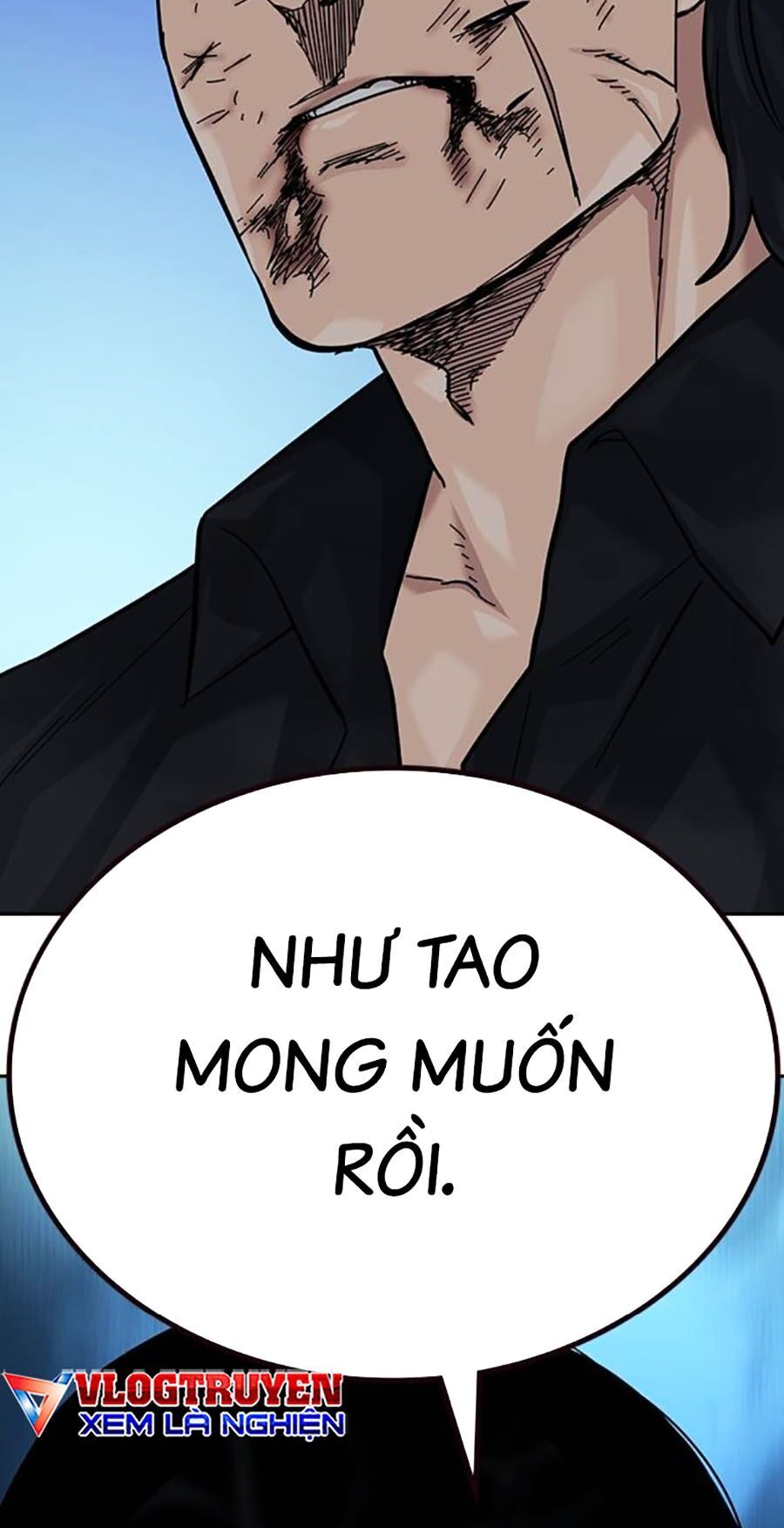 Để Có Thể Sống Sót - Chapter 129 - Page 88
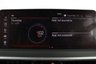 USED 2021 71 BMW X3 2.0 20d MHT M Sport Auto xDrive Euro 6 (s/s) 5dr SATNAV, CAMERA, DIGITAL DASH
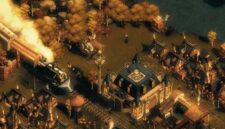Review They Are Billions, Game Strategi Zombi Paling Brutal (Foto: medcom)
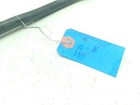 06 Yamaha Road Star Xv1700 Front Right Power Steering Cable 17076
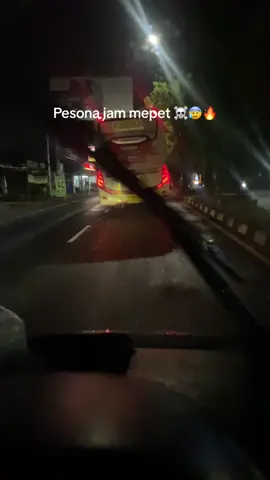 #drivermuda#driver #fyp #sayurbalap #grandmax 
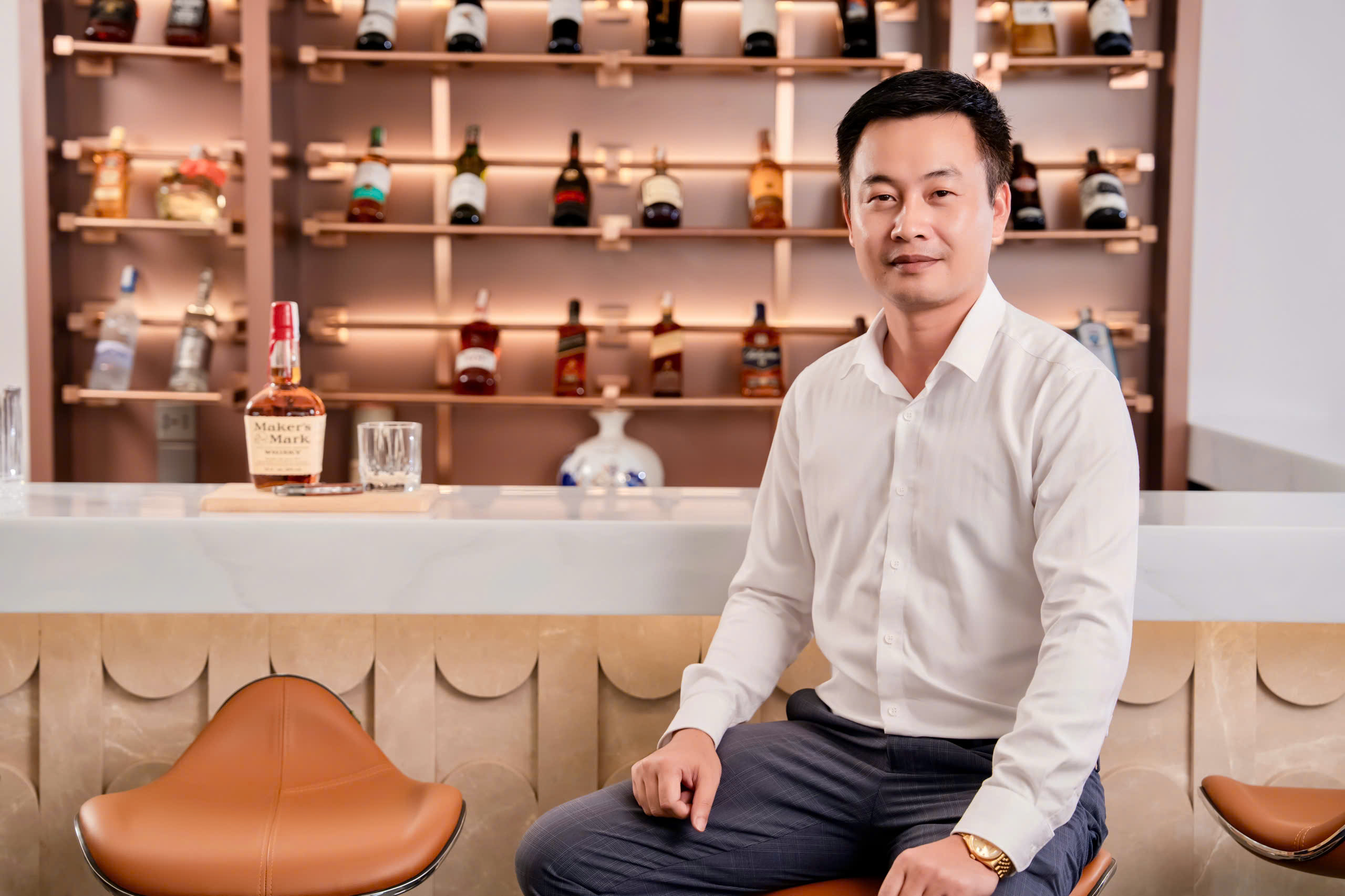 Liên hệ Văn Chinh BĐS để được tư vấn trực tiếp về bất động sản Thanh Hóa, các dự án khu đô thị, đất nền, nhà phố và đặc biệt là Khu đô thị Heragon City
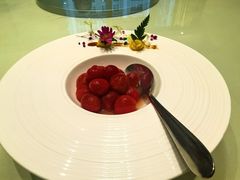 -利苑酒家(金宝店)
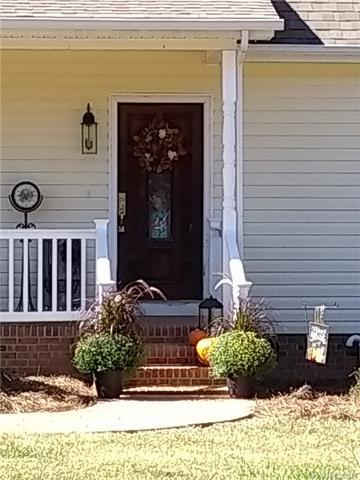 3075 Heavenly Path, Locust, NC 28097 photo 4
__________
• _Task instructions_: Rewrite all of the records above with "photo" replaced by "image" and everything else unchanged. Leave the pictures out of your answer.

• _Written solution_:
 Để Có Thể Sống Sót - Chapter 129 - Page 88
 USED 2021 71 BMW X3 2.0 20d MHT M Sport Auto xDrive Euro 6 (s/s) 5dr SATNAV, CAMERA, DIGITAL DASH
Review They Are Billions, Game Strategi Zombi Paling Brutal (Foto: medcom)
 06 Yamaha Road Star Xv1700 Front Right Power Steering Cable 17076
 #drivermuda#driver #fyp #sayurbalap #grandmax 
 Liên hệ Văn Chinh BĐS để được tư vấn trực tiếp về bất động sản Thanh Hóa, các dự án khu đô thị, đất nền, nhà phố và đặc biệt là Khu đô thị Heragon City
 -利苑酒家(金宝店)
 3075 Heavenly Path, Locust, NC 28097 image 4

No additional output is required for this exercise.